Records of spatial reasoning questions

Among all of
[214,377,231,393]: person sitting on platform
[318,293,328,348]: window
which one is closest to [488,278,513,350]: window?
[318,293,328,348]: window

Exercise directions:
Arrange every line of the records above as a Markdown table with the columns Row and Line, numbering each row and omitting blank lines.

Exercise result:
| Row | Line |
|---|---|
| 1 | Among all of |
| 2 | [214,377,231,393]: person sitting on platform |
| 3 | [318,293,328,348]: window |
| 4 | which one is closest to [488,278,513,350]: window? |
| 5 | [318,293,328,348]: window |